Professional funds managers are realizing that digital currencies are asset class that can no longer be ignored. This is despite the slide in the market and cryptocurrency industry having its fair portion of negative publicity. A report recently released by Grayscale Investments stated that the addition of cryptocurrencies as part of investment portfolio by finance professionals enhances returns, counterintuitively diminishes risks and instability.
Grayscale Investments, one of the players committed to introduction of the potentials inherent in cryptocurrencies adoption by corporate finance sector released the study titled: “A New Frontier: How Digital Assets Are Reshaping Asset Allocation” by Matthew Beck.
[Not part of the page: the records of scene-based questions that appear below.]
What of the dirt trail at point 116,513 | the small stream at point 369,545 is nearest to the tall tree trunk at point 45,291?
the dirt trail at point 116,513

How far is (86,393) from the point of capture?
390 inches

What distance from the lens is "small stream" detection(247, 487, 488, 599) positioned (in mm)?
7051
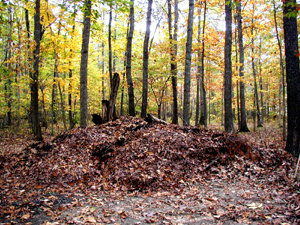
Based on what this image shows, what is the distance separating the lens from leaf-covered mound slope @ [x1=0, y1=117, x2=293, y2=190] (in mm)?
5316

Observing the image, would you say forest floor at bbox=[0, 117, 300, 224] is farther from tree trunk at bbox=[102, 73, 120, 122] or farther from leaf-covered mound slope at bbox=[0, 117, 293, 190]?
tree trunk at bbox=[102, 73, 120, 122]

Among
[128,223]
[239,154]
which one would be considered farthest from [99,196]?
[239,154]

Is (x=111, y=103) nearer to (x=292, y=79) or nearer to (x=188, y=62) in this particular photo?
(x=188, y=62)

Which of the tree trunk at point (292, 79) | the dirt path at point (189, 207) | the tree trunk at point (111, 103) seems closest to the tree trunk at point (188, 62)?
the tree trunk at point (111, 103)

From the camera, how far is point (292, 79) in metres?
6.44

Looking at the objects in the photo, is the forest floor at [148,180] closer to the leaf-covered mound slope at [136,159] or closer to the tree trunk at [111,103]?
the leaf-covered mound slope at [136,159]

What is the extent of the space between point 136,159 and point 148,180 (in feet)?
3.57

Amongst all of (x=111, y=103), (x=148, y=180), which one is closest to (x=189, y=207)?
(x=148, y=180)

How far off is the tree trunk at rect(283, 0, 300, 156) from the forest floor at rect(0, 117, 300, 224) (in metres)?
0.61

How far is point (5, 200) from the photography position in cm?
405

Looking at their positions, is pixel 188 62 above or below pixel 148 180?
above

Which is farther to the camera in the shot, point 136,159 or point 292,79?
point 292,79

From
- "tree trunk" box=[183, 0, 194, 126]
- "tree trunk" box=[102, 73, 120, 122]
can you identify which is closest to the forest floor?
"tree trunk" box=[102, 73, 120, 122]

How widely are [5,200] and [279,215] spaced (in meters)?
5.04
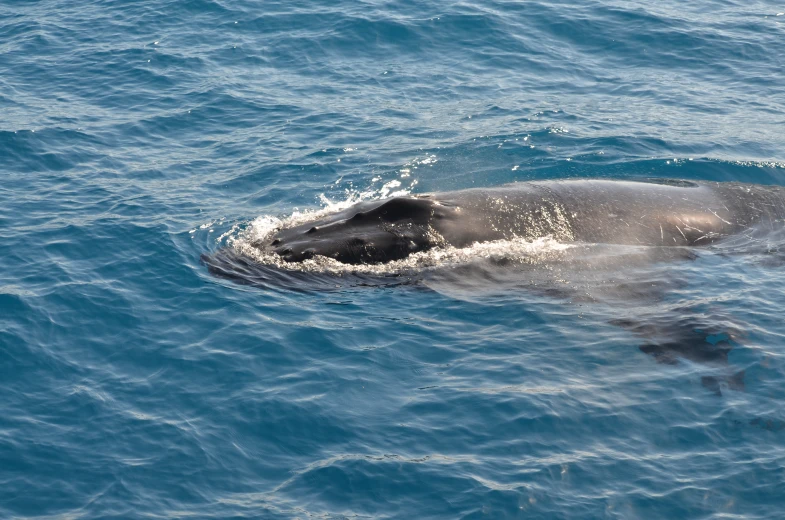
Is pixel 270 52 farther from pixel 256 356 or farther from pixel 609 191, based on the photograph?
pixel 256 356

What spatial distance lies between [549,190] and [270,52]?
13331mm

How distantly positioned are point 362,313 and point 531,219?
3903 mm

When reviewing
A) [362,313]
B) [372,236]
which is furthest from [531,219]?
[362,313]

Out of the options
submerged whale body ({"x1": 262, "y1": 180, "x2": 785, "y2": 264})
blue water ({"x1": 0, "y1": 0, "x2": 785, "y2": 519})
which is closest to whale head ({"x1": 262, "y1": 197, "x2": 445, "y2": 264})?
submerged whale body ({"x1": 262, "y1": 180, "x2": 785, "y2": 264})

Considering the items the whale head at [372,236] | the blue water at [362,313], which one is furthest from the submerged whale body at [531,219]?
the blue water at [362,313]

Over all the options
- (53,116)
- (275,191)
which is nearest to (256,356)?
(275,191)

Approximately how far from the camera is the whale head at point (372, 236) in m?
16.6

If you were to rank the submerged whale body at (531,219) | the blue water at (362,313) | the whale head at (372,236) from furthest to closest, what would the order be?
the submerged whale body at (531,219) < the whale head at (372,236) < the blue water at (362,313)

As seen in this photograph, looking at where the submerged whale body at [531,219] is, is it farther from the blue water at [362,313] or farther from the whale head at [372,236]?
the blue water at [362,313]

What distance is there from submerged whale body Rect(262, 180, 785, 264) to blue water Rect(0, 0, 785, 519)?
0.73 m

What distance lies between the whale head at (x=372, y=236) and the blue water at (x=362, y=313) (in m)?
0.69

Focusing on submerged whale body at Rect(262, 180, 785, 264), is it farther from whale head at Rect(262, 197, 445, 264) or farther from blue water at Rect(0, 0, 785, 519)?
blue water at Rect(0, 0, 785, 519)

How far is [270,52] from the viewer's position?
28828 mm

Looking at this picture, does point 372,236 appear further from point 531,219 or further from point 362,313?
point 531,219
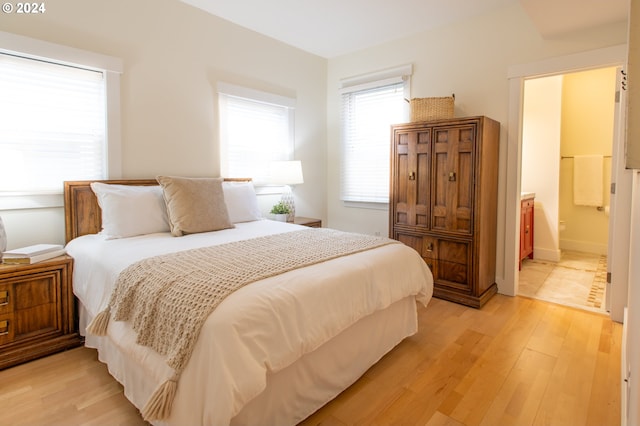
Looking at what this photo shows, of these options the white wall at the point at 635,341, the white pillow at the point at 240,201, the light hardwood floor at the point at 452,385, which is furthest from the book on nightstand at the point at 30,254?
the white wall at the point at 635,341

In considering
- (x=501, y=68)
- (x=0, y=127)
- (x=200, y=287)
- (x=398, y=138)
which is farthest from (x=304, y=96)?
(x=200, y=287)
The report is an audacious one aimed at making fund managers understand the prospects in building portfolios that include digital currencies in a manner that balances it with traditional assets.
The study said that these fund managers :
“view digital assets as a brand new asset class that can enhance strategic asset allocation and help investors build portfolios with higher risk-adjusted returns. We will provide a few different lenses through which the reader can gain a deeper understanding of the role that digital assets may play in building more efficient portfolios.”
According to Beck, cryptocurrencies, which he referred to as “digital assets” have created opportunities for diversifying returns for investors. According to him, this provides unique prospects not seen before and should be considered as part of a systematic approach in the creation of optimal beta portfolio in combination with the traditional assets.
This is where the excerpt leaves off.